Bu hususta yapılan değişiklikler makuldür. Özel okullarda (temel bazı derslerin Türkçe olması kaydıyla) Kürtçe eğitim yapılabilmesi, köylerin ve şehirlerin isimlerinin iadesi, harflerin üzerindeki yasağın kaldırılması zaten geç kalınmış hamlelerdir.
Özel olarak şunu sormak istiyorum “Eş başkanlığın önünün açılması hakkında görüşünüz nedir?”
APO NE BDP’DE, NE KCK’DA NE DE PKK DA İKİNCİ ADAM İSTEMİYOR
Eş başkanlığın önünün açılması tamamen Apo’nun isteğidir. Apo ne BDP’de, ne KCK’da ne de PKK da ikinci adama müsaade etmektedir. O sebeple buralardakiler eş başkan ibaresi kullanırlar. Bu Türk milleti adına bir risk ihtiva eder mi diye sorarsanız kabulünde hiçbir risk yoktur.
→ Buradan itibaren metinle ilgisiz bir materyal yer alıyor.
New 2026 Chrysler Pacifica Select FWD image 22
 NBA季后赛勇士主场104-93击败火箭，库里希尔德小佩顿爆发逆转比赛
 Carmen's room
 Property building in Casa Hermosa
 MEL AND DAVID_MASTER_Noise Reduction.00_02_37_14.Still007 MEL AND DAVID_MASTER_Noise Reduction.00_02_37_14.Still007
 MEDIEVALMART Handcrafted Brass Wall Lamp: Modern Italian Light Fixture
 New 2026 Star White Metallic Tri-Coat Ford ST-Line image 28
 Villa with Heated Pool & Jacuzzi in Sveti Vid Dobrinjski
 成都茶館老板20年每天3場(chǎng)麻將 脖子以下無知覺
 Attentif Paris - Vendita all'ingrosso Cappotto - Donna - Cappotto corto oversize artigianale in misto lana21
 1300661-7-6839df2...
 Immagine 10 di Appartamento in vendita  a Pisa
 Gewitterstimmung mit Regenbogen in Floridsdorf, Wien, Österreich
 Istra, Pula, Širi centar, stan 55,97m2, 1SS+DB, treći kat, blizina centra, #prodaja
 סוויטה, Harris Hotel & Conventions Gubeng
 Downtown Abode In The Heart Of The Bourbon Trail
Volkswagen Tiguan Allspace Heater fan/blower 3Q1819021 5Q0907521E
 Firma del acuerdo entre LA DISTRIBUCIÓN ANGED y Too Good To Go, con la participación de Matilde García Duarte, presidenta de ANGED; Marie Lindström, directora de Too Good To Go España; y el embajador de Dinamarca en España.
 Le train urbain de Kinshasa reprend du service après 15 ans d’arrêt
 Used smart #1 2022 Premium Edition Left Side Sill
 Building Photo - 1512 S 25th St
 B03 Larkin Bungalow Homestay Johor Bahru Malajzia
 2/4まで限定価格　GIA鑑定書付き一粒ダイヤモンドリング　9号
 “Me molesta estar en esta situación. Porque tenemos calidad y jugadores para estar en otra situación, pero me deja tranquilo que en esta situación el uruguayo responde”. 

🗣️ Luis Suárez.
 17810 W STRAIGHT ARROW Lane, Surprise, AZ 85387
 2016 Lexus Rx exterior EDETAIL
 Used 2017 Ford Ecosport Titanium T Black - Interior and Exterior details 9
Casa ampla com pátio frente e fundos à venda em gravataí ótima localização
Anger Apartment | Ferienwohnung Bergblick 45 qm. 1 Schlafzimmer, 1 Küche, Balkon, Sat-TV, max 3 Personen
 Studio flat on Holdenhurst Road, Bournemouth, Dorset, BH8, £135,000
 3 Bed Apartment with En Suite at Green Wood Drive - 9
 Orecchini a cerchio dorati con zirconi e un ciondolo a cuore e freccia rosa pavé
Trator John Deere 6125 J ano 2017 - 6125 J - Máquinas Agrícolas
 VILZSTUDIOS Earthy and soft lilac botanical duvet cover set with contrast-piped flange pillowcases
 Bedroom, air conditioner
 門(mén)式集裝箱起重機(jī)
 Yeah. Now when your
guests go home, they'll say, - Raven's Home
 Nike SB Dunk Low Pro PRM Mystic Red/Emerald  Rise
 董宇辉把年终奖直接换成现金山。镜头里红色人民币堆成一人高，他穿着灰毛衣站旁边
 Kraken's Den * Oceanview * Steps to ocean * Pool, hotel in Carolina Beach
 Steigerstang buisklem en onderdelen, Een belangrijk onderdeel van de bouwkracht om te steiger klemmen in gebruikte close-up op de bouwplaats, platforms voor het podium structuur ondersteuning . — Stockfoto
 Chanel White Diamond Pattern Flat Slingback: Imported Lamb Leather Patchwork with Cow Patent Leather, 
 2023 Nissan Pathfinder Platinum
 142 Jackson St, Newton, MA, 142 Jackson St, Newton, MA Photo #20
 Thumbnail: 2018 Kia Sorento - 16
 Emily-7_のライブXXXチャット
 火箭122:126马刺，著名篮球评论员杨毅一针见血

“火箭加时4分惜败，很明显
Genel bir değerlendirme alabilir miyiz?
İKİNCİ PAKET YOLDA
Hükümet bu açılım paketinde fazla açılarak seçim öncesi muhalefetin özellikle de MHP kanadının eline bir koz vermemeye çalışmış. Bu yüzden paket cılız kalmış. Bu durum daha sonra tepkilere göre ikinci hatta üçüncü paketin geleceğini gösteriyor.